In this sense I am also an expert. But of course I am especially
an expert on the things I have explored intensively, perhaps
more than others. That is for instance this development over the
first years. It is unlikely that there are many who have
followed this as I have. After all at the time I was already
freelancing and was able to do more or less what I found
interesting. Almost all my colleagues, Hacke, Nees or Noll and
all the others had a permanent job of some kind and could not do
what I did, which is to remain systematically up to date about
what is going on. And of course I could participate in many
discussions, I wrote a few books, which again led to new
contacts. This has allowed me to get to know many people, to
travel, so that in this domain I am of course an expert. In this
domain there are many questions that have been explored very
intensively, but often these are tiny details. For instance,
over the past two years I have worked on making animations with
the programming system Mathematica. Then I simply compiled a
book from my own experience, and so I could say that I am an
expert in animations with the Mathematica system. But if someone
comes along and asks me how to solve differential equations with
the system, I have to say, for God's sake, don't ask me, I have
no idea.
Although the system is quite useable, Mathematica is strangely
structured, and you have to be something like a Chinese
calligrapher, of which they say there are only five who really
know all the signs, and all the others just use a few of them
and make do with those. Those, however, who know them all, don't
get anything else done, because they continuously have to be up
front to keep themselves up to date or to complement.

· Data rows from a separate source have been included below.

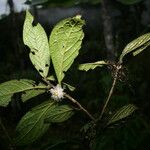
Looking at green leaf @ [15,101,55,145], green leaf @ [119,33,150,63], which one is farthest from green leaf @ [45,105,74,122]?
green leaf @ [119,33,150,63]

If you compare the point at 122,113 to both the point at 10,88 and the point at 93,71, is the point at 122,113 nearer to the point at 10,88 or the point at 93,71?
the point at 10,88

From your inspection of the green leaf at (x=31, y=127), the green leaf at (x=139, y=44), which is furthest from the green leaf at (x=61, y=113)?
the green leaf at (x=139, y=44)

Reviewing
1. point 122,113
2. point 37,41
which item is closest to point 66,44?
point 37,41

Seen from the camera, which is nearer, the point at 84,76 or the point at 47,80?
the point at 47,80

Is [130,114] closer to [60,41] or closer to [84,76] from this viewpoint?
[60,41]

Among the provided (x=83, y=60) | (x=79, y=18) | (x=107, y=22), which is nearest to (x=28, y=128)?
(x=79, y=18)
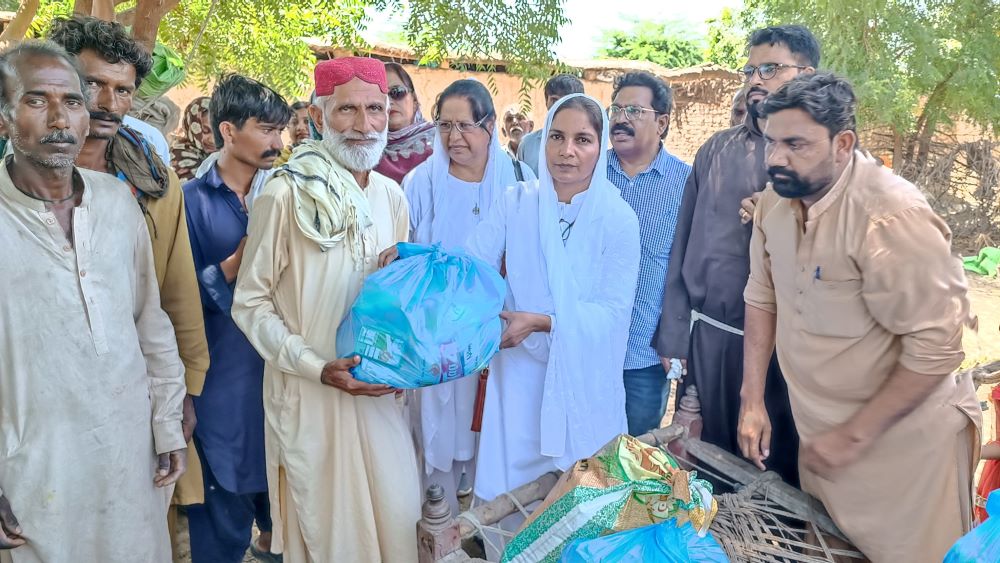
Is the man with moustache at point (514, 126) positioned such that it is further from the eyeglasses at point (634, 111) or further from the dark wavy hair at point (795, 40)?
the dark wavy hair at point (795, 40)

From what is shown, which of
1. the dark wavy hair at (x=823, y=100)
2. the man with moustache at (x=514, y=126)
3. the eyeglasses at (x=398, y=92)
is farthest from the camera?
the man with moustache at (x=514, y=126)

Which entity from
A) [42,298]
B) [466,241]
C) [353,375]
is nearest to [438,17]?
[466,241]

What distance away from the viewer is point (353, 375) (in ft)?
7.78

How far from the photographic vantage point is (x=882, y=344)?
223 centimetres

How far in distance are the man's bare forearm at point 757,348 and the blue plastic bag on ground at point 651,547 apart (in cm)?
93

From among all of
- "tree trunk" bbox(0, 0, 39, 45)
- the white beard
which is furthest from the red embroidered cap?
"tree trunk" bbox(0, 0, 39, 45)

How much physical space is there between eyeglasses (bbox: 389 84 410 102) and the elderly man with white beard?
1.51m

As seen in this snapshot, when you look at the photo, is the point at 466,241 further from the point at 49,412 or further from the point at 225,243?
the point at 49,412

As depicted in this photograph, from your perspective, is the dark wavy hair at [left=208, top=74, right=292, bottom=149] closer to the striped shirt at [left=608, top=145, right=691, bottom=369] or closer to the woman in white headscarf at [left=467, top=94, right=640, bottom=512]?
the woman in white headscarf at [left=467, top=94, right=640, bottom=512]

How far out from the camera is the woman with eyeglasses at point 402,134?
14.1 feet

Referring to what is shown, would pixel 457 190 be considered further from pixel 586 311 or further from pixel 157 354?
pixel 157 354

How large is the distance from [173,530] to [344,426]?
0.89 m

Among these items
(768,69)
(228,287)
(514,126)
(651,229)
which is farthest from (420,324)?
(514,126)

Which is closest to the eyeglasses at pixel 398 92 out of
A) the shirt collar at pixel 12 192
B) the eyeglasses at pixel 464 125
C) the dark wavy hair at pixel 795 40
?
the eyeglasses at pixel 464 125
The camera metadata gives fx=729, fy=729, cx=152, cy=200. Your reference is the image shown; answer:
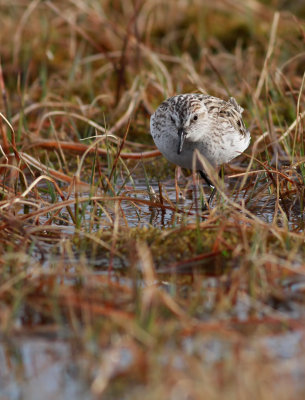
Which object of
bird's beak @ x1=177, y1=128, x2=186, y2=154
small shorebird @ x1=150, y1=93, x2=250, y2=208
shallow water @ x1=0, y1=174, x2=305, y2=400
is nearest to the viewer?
shallow water @ x1=0, y1=174, x2=305, y2=400

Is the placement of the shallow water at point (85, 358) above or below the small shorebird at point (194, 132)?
below

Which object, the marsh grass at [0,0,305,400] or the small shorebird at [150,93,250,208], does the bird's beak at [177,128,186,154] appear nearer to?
the small shorebird at [150,93,250,208]

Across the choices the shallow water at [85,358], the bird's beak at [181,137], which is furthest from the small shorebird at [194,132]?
the shallow water at [85,358]

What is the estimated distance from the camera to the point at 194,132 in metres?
5.84

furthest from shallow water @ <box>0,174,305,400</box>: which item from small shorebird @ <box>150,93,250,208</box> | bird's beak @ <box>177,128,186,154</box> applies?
small shorebird @ <box>150,93,250,208</box>

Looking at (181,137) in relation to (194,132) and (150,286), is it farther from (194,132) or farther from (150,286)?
(150,286)

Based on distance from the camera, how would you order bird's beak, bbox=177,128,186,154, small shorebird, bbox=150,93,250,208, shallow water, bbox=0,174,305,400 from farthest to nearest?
small shorebird, bbox=150,93,250,208, bird's beak, bbox=177,128,186,154, shallow water, bbox=0,174,305,400

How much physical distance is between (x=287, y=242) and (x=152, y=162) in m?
3.09

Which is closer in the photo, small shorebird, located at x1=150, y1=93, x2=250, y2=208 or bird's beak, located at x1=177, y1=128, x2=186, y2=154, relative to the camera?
bird's beak, located at x1=177, y1=128, x2=186, y2=154

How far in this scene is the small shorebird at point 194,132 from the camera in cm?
584

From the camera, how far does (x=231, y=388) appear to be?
3.02 meters

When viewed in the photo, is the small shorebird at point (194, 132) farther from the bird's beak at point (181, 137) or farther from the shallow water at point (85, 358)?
the shallow water at point (85, 358)

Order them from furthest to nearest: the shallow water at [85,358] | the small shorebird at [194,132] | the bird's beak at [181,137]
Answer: the small shorebird at [194,132]
the bird's beak at [181,137]
the shallow water at [85,358]

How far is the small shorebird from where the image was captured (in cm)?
584
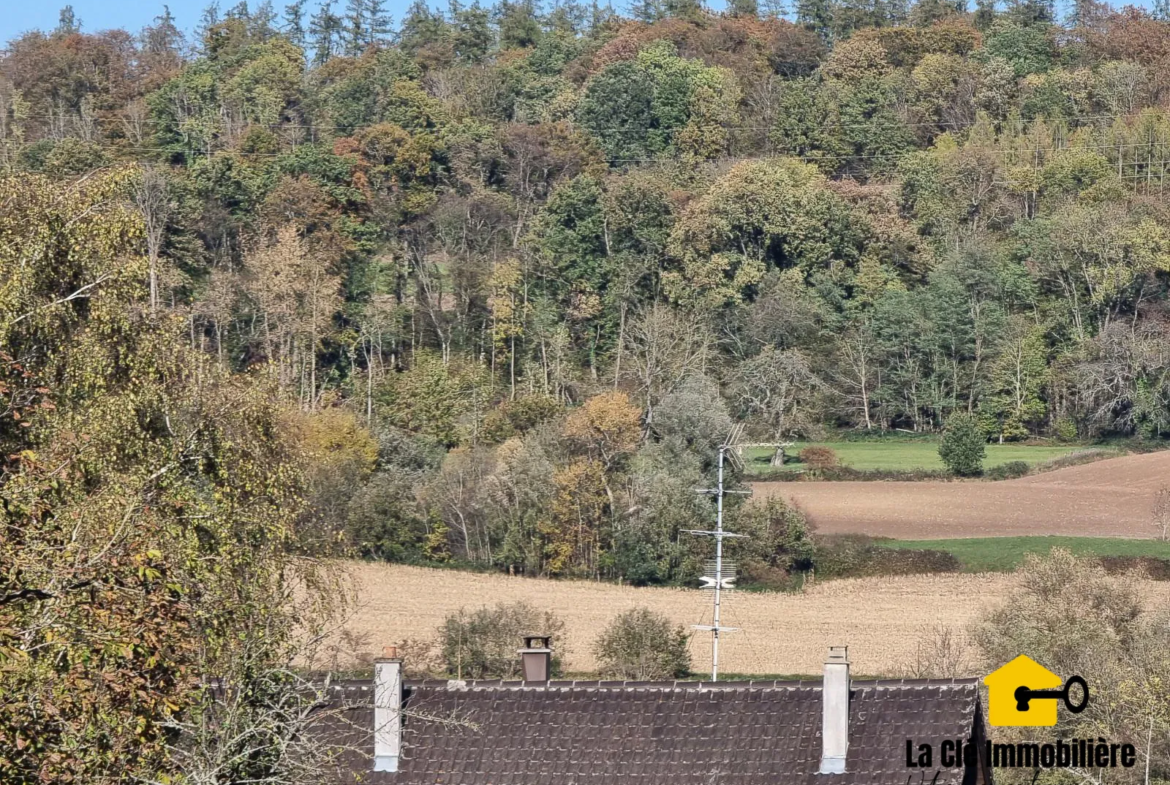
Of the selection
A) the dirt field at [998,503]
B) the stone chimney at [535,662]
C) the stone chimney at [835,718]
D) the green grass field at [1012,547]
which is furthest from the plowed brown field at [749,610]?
the stone chimney at [835,718]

So I am no expert for Mathematica, but just for a tiny subspace
of it. And in many other domains it is the same, one can say
there is a strange lack of knowledge in the vicinity of expert
knowledge.
» You are in a sense an expert in
familiarizing yourself with the greatest variety of domains?
HF: I could also say
that I am an expert on the overarching relations between
different branches of science, on the overview that arises. I
have noticed this in many discussions. When you discuss art,
then you enter many different domains, after all I don't know in
advance what I will be asked in such a discussion. One person
wants to know about the color structure of a given image,
created with a given computer program, the other asks me whether
there is something divine to be found in oil paintings. I have
noticed with many people who are indeed experts in arts or
cybernetics, that they are splendid in their domain and know
everything. But it's not enough to take into account only one
thing. Another also has its influence, and then suddenly they
have reached their limits. And I am in the comfortable position
to be able to link many things with each other. I have been
forced to work quite intensively with information theory, which
is mathematically quite demanding, with the theory of automata,
cellular automata, then of course programming, what is behind
it, what are their fundamental possibilities. But in the first
few years I have also worked on building computers out of the
smallest electronic parts.
In my work I have also been a writer and have worked on science
fiction, or have come across physical problems of speleology.
Before starting to write science fiction I had to collect
precise information and see whether I can present things this
way and I think I have made few mistakes. This overview is
there, but of course you cannot demand the detail from me.